- _Исходный текст_:
Работа закипела, а я побежал в свою фанзу: надо ведь устраивать и у себя пасхальный стол для всех нас. Стол, довольно длинный, мы раздобыли; скатертью обычно служат у нас газеты, но нельзя же так оставить и на Пасху: я достал чистую свою простыню и постлал ее на стол. Затем в средине положил черный хлеб, присланный нам из 6-го эскадрона, прилепил к нему восковую свечу — это наша пасха.
Рядом положил десять красных яиц, копченую колбасу, немного ветчины, которую мы сберегли про черный день еще от Мукдена, да поставил бутылку красного вина.
Получился такой пасхальный стол, что мои сожители нашли его роскошным. В 10 часов пошел в свою «церковь», там уже все было убрано. Принесли походную церковь, развесили по стенам образа, на столе поставили полковую икону, везде налепили свечей, даже на балках, а на дворе повесили китайские бумажные фонари, пол застлали циновками, и вышло довольно уютно…
К 12 часам ночи наша убогая церковь и двор наполнились богомольцами всего отряда. Солдаты были все в полной боевой амуниции на всякий случай: война!.. Я облачился в полное облачение, роздал генералу, господам офицерам и многим солдатам свечи, в руки взял сделанный из доски трехсвещник, и наша сарай-церковка засветилась множеством огней.
Вынули окна, и чудное пение пасхальных песней понеслось из наших уст. Каждение я совершал не только в церкви, но выходил и на двор, обходил всех воинов, возглашая: «Христос Воскресе!»

- _Собранные материалы_:

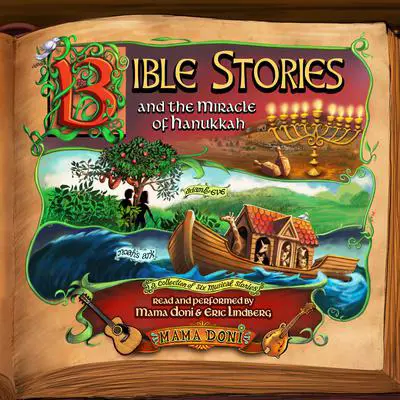 Bible Stories and the Miracle of Hanukkah Audibook, by Doni Zasloff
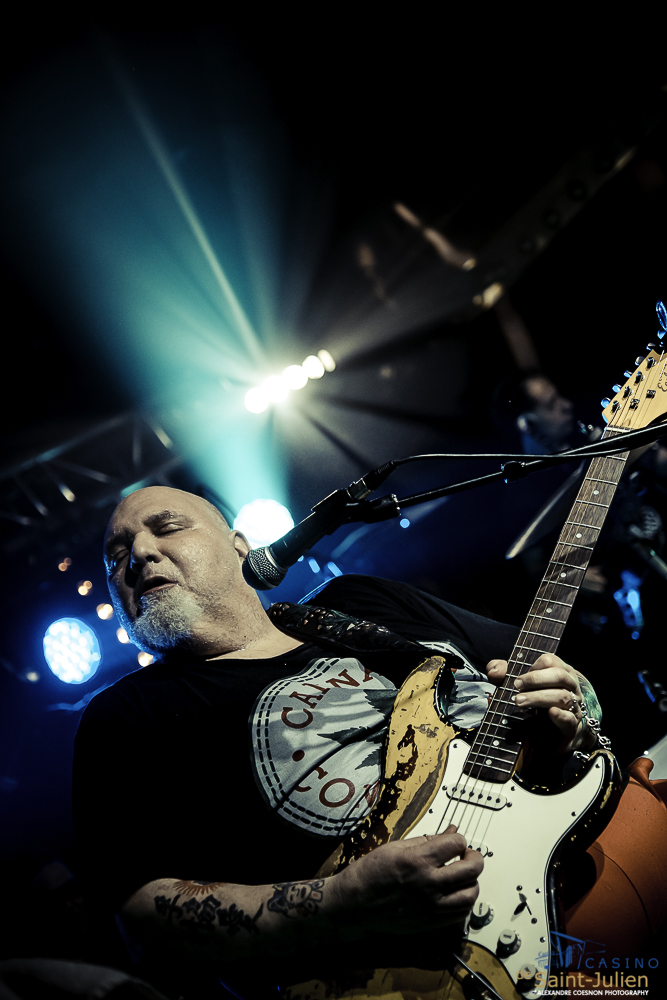 POPA CHUBBY| Casino de St Julien le 07.04.2022 – photographie Alexandre Coesnon
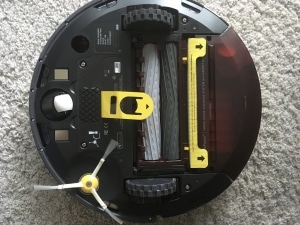 iRobot Roomba 980 Staubsauger Roboter Unterseite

- _Задания для выполнения_:
A - Переведите на английский язык предложение из текста о пасхальной службе: «К 12 часам ночи наша убогая церковь и двор наполнились богомольцами всего отряда».
B - Напишите продолжение текста о пасхальной службе в отряде, начиная сразу после его последнего предложения.

- _Ответы по номерам_:
A - By midnight our humble church and the courtyard were filled with worshippers from the entire detachment.

B -
Невообразимо чудно все пропели: «Воскресение Христово видевше, поклонимся Господу Иисусу!» Правда, утешения религии так сильны, что заставляют забывать обстановку и положение, в которых находишься. Как жаль, что я не имею писательского таланта, чтобы описать это наше ночное богослужение! С каким чувством все мы христосовались!..
25 апреля 1905
Внутри буддийского храма
Встали в 4.30 утра; начальник штаба поехал выбирать позицию, а мы пошли в буддийский монастырь, где был назначен наблюдательный и перевязочный пункт.
Монастырь снаружи представляет из себя очень красивое здание, белое, с плоскою крышею, на которую забралось наше начальство, а после и я.
Внутри кумирня делится на две половины. В первой расставлены скамьи, на которых сидя молятся монахи, лежат священные барабаны; здесь же и библиотека. Во второй половине находятся боги: в центре — бронзовая статуя Будды; направо от него баран с сидящим на нем свирепым богом войны; налево символическое изображение божества: фигура царственной женщины с девятью головами, восемью большими руками и двадцатью шестью малыми, причем на ладони каждой руки глаз, за спиной крылья. Руки сложены разно: две на молитву, как у католиков, четыре благословляют, в седьмой руке — лук, в восьмой — зеркало.
Мне кажется, что головы здесь означают мудрость божества, много рук — всемогущество, много глаз — всеведение, крылья — вездесущее; руки, сложенные молитвенно, означают, что божество слышит молитвы людей; сложенные для благословения означают милосердие и благодать; лук — правосудие, зеркало — нравственную чистоту.
Монахи встретили нас чрезвычайно любезно. Особенно внимательно они отнеслись ко мне, так как скоро объяснилось, что и я «лама».
Монахи все бритые, без кос, в фиолетовых костюмах; у всех в руках четки. Настоятель, шепча молитву, повел меня в свою келью, которая ничем не отличается от обыкновенной китайской фанзы, только по стенам наклеено много изображений Будды.
Келейник-монах остался с офицерами в другой комнате. Один офицер предложил ему папиросу; монах осторожно взял, приподнялся на цыпочки, посмотрел, не видит ли настоятель, затем сел на корточки за дверь и начал быстро курить, показывая знаками, что если увидит настоятель, то будет бить его. «Ох,— подумал я,— грех-то везде находит себе место».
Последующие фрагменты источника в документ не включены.